Brief descriptive captions:
■ ■ ■ ■

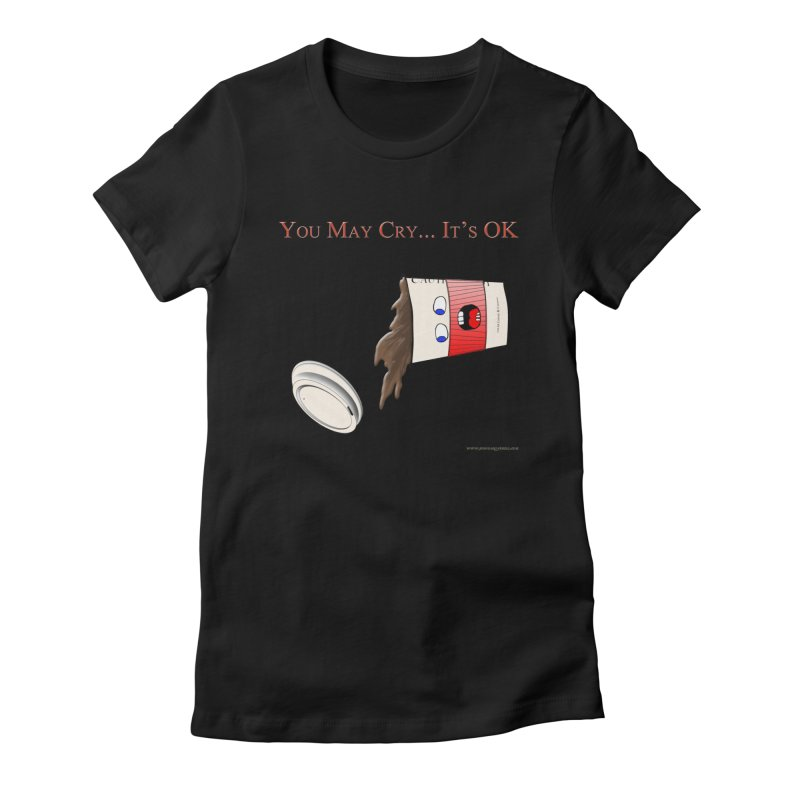 You May Cry... It's OK (Red) in Women's Fitted T-Shirt Black by Every Drop's An Idea's Artist Shop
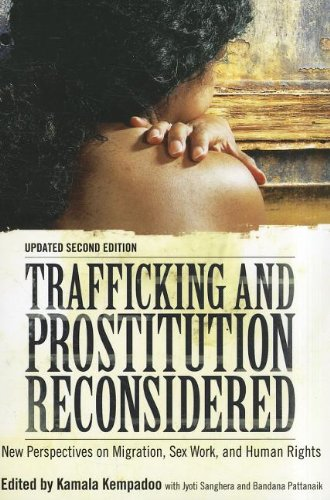 Trafficking and Prostitution Reconsidered, Second Edition New Perspectives on Migration, Sex Work, and Human Rights 2nd 2012 (Revised) edition cover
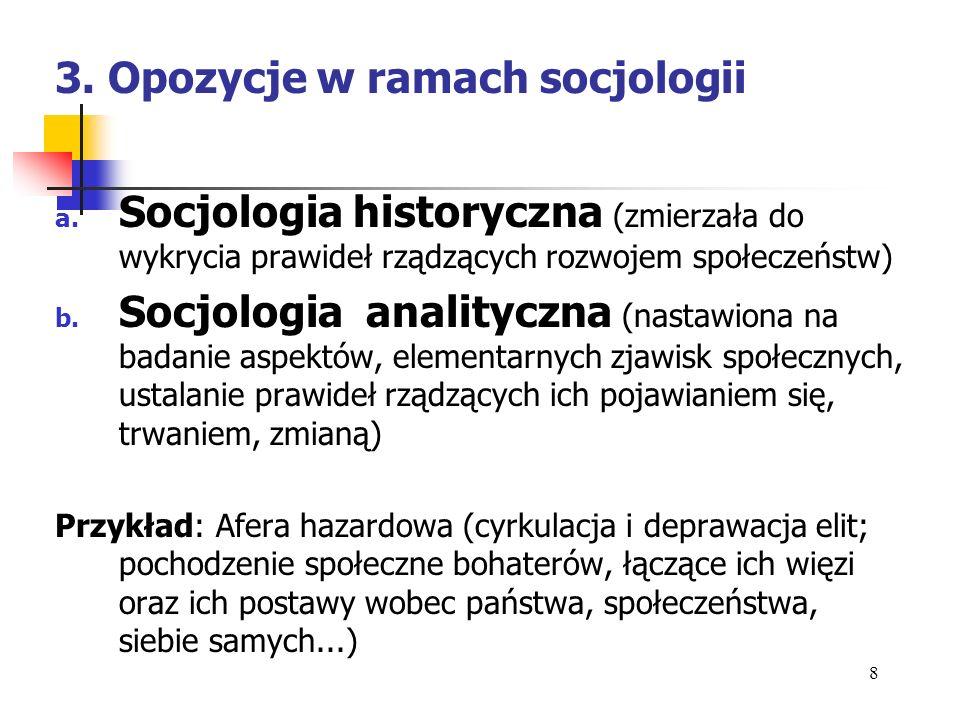 a. Socjologia historyczna (zmierzała do wykrycia prawideł rządzących rozwojem społeczeństw) b. Socjologia analityczna (nastawiona na badanie aspektów,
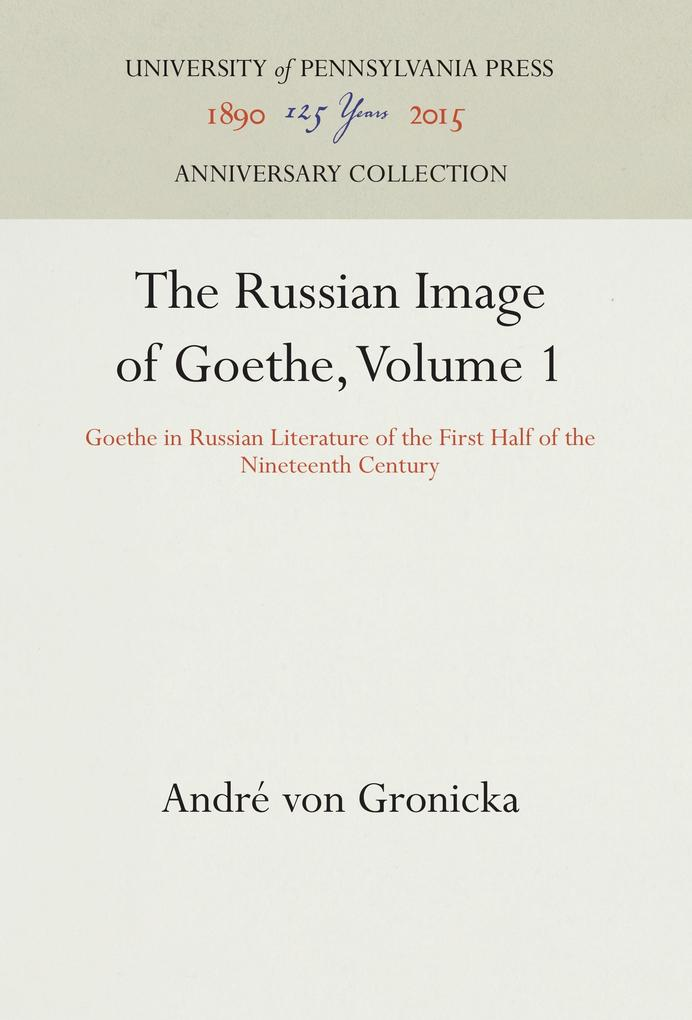 The Russian Image of Goethe, Volume 1 als Buch ...
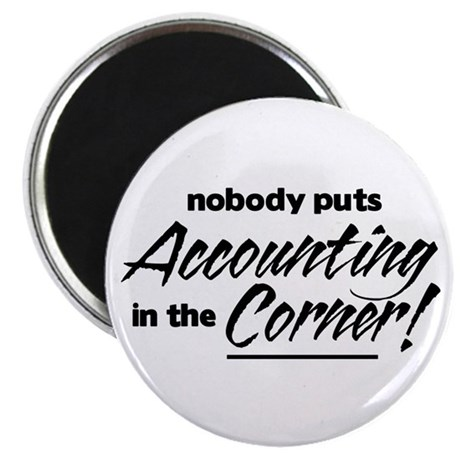Accounting Nobody Corner Magnet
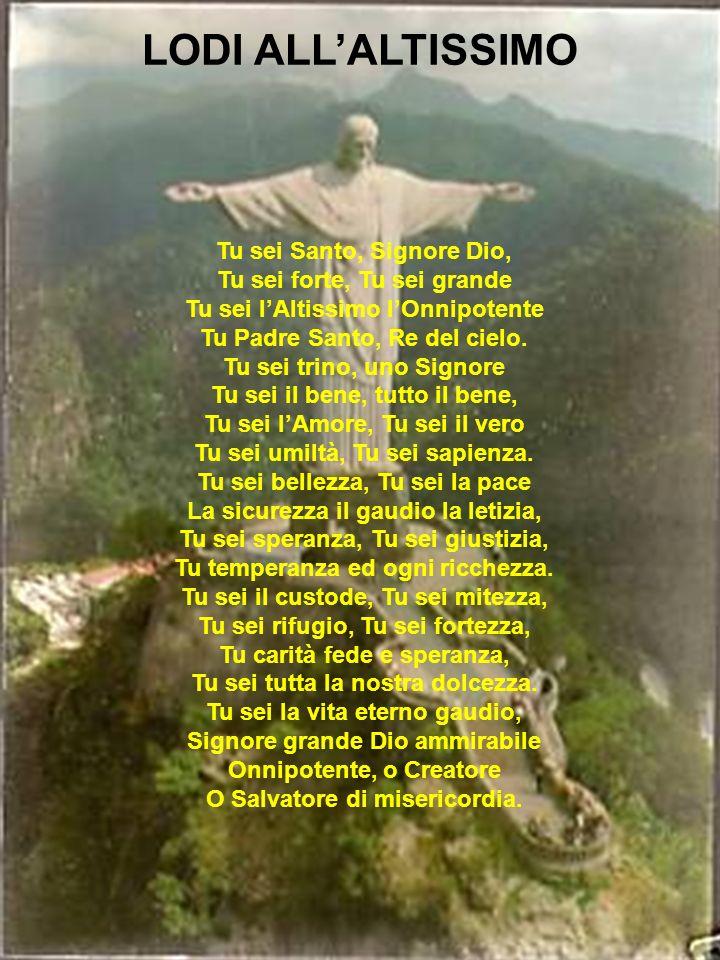 Tu sei Santo, Signore Dio, Tu sei forte, Tu sei grande Tu sei lAltissimo lOnnipotente Tu Padre Santo, Re del cielo. Tu sei trino, uno Signore Tu sei i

■ ■ ■ ■

What the task asks: Please repeat the records above word for word, and do not include the pictures.

Answer to the exercise:
 You May Cry... It's OK (Red) in Women's Fitted T-Shirt Black by Every Drop's An Idea's Artist Shop
 Trafficking and Prostitution Reconsidered, Second Edition New Perspectives on Migration, Sex Work, and Human Rights 2nd 2012 (Revised) edition cover
 a. Socjologia historyczna (zmierzała do wykrycia prawideł rządzących rozwojem społeczeństw) b. Socjologia analityczna (nastawiona na badanie aspektów,
 The Russian Image of Goethe, Volume 1 als Buch ...
Accounting Nobody Corner Magnet
 Tu sei Santo, Signore Dio, Tu sei forte, Tu sei grande Tu sei lAltissimo lOnnipotente Tu Padre Santo, Re del cielo. Tu sei trino, uno Signore Tu sei i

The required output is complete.